DOKUMENT »
┏━━
Rozważania Miłość Modlitwy Czytelnia Źródełko Pomoc Duchowa Relaks Download Cuda Opowiadania Perełki


Duchowa Adopcja


Duchowa adopcja - nasze Jerycho

Istotą duchowej adopcji jest modlitewne ogarnięcie dziecka zagrożonego w łonie swej matki, rodziców tego dziecka oraz najbliższego otoczenia. Modlitwa kierowana jest w intencji dziecka tylko Bogu znanego.

Jak można zobaczyć owoce duchowej adopcji dziecka poczętego?

Na dzieło duchowej adopcji patrzeć trzeba w perspektywie wiary. To znaczy, że nasze modlitwy nie pozostają przez Boga niewysłuchane. Często jest jednak tak, że odpowiedź Boga na naszą modlitwę jest inna, niż tego sobie życzymy. Wszak drogi Boga nie są naszymi drogami, a Jego myśli naszymi (por. Iz 55,8). Duchowa adopcja jest wypraszaniem Bożych łask dla ludzi o przemianę serc, aby uszanowali życie, aby najbliższe otoczenie niosło pomoc potrzebującym matkom i rodzinom.

W perspektywie wiary takimi widocznymi owocami mogą być działania organizacji na rzecz życia, pomoc niesiona przez wszelkie fundacje czy pozytywna zmiana w spojrzeniu na obronę życia, która uwidacznia się w niektórych kręgach parlamentarnych. Na dzieło duchowej adopcji trzeba patrzeć w kontekście rzeczywistości Kościoła, a więc tego, że działanie jednych osób ma wpływ na innych. Modlitwa jest dziełem miłości, a miłość jest silniejsza niż śmierć, czyli silniejsza także od wszelkich ataków na poczęte życie. Teraz bierzemy udział w trudach, w duchowej walce, a owoce płynące z duchowej adopcji dziecka poczętego zobaczymy w wieczności, w obliczu Boga, Miłośnika Życia.

Walka duchowa

Dlaczego podejmuję duchową adopcję dziecka poczętego? Czy taka modlitwa może być formą obrony życia poczętego? Czy codzienny różaniec może przemienić czyjeś nastawienie do poczętego dziecka? Takie pytania mogą się nasuwać, kiedy widzi się mnogość ataków na życie ludzkie, szczególnie to najbardziej bezbronne. Patrząc na dzieło duchowej adopcji nasuwa się obraz Izraelitów, którzy stanęli pod murami Jerycha. Wkroczyli do Ziemi Obiecanej, mieli ją objąć w posiadanie, a tu przed nimi potężna twierdza, wobec której czuli się bezsilni. W swej wędrówce, wobec tych przeciwności, zawierzyli Bogu, słuchali Jego głosu i realizowali Jego wolę.
┗━━
WYCIĄG DANYCH »
┏━━
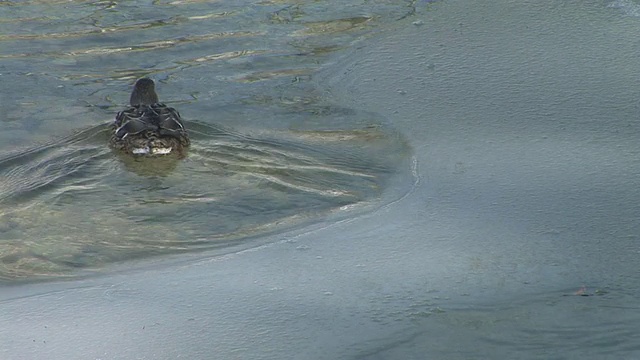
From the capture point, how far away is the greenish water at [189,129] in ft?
20.1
┗━━
ZADANIA DO WYKONANIA »
A - Wypisz wszystkie widoczne owoce duchowej adopcji, które tekst o duchowej adopcji wymienia w perspektywie wiary.
B - Poprowadź dalej tekst o duchowej adopcji, zaczynając od miejsca, w którym się urywa.
Wykaz nie ma żadnego związku z tekstem o duchowej adopcji.

ODPOWIEDZI DO ZADAŃ »
A -
- działania organizacji na rzecz życia
- pomoc niesiona przez wszelkie fundacje
- pozytywna zmiana w spojrzeniu na obronę życia, która uwidacznia się w niektórych kręgach parlamentarnych

B -
Pod Jerychem nie budowali oblężniczych machin, nie usypywali wałów, lecz kroczyli w imię Pana. Codziennie powtarzali te same czynności: stawali przed Jahwe, kroczyli z Arką Przymierza wokół Jerycha. Tylko tyle, czy aż tyle? Gdyby szli bez wiary to "tylko tyle", lecz w wierze w moc Najwyższego było to "aż tyle". Złe moce godzące w poczęte życie są jak potężne mury Jerycha. Naszą Arką Przymierza jest Maryja, która daje w nasze ręce różaniec. Z tym orężem codzienne przez dziewięć miesięcy stajemy przed Bogiem. Nasza modlitwa to głos trąb, które wieszczą rychłą klęskę Jerycha. Wielką moc posiada wytrwała modlitwa sprawiedliwego (Jk 5,16), a przez wiarę upadły mury Jerycha, gdy je obchodzili dokoła w ciągu siedmiu dni. (Hbr 11,30)

Podejmuję duchową adopcję, bo wierzę, że modlitwa ta dosięga nieba i nie pozostaje bezowocna. Przez tę modlitwę pragnę towarzyszyć temu poczętemu dziecku w jego drodze do Ziemi Obiecanej. Dla niego pragnę być jak Jozue, który przewodził Izraelitom, biorąc udział we wszystkich trudnościach. Czy Ty pragniesz być takim wodzem i towarzyszem? Wodzem w duchowej walce i towarzyszem w drodze do nieba? Wszystko, co uczyniliście jednemu z tych braci moich najmniejszych, Mnieście uczynili (Mt 25,40) - mówi Pan. A jaka jest Twoja odpowiedź?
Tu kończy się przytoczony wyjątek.